A CNC operator working with a collaborative robot needs a different skillset than an operator working alone. The same is true for someone working in an assembly cell. And as companies continue to add more connected devices to their shop floors, the IT professionals responsible for maintaining office computers suddenly need another level of expertise.
A partnership between Milwaukee-based staffing and workforce solutions firm ManpowerGroup and the Chicago-based Digital Manufacturing and Design Innovation Institute has identified 100 different roles in manufacturing that will be created or transformed by the introduction of digital technology in the industry.
The challenge the partnership hopes to address is how to prepare the workforce and businesses large and small for the transformation new technology will introduce.
“I think this is a huge inflection point for the U.S.,” said Rebekah Kowalski, vice president of sales enablement and solution integration at ManpowerGroup’s Right Management. “If we don’t take the time now to figure out the roles that are needed, we won’t be able to make the most of the digital manufacturing technology that’s being produced.”
In the same way digital technology disrupted music, media and a host of other industries, experts expect the same to happen in manufacturing.
“This is a tidal wave and we’re all just on it,” said Haley Stevens, director of workforce development and manufacturing engagement at The UI Labs Innovation Center, which houses DMDII.
The institute is one of nine established as part of the National Network for Manufacturing Innovation and is funded, in part, by $70 million from the U.S. Department of Defense.
What separates digital manufacturing from the increasing use of technology and automation in the industry alone is the ability to connect different parts of the manufacturing lifecycle and use that information to make better decisions.
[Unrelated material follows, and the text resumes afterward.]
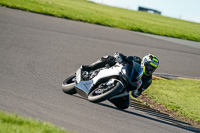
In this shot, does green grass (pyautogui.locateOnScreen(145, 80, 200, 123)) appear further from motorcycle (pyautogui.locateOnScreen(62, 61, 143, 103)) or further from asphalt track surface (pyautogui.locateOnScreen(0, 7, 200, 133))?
motorcycle (pyautogui.locateOnScreen(62, 61, 143, 103))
Mike Fornasiero, an employee at GE Global Research and an American Society of Mechanical Engineers fellow on loan to DMDII, said digital manufacturing includes a wide spectrum of both hardware and software technologies. It stretches from the individual machine level to factory-wide applications and those that stretch throughout the supply chain.
DMDII has funded projects that look at incorporating augmented reality devices, real-time data-driven decision-making and automating the handling of variations in materials by machine tools.
Fornasiero said the pace of change in technologies like robotics, controls, design and simulation has increased so much over the past 10 to 20 years that other countries previously known for low-cost labor have an opportunity to take advantage as well. Fornasiero pointed to Foxconn, the Taiwanese firm that produces Apple products, among other things, deciding to lay off thousands of employees in China in favor of robots.
“We’re in almost a productivity race with other countries around the world,” he said.
To be sure, there are already companies taking advantage of the available technologies. But Fornasiero said it isn’t just about large automotive companies, General Electric, Lockheed Martin, Caterpillar Inc. or John Deere applying the technology. He said the value comes from integrating technology into the supply chain.
While larger companies might have the resources to dedicate time, energy and funding to research and development, small and medium manufacturers might be more concerned with meeting daily demands and getting the next order out the door.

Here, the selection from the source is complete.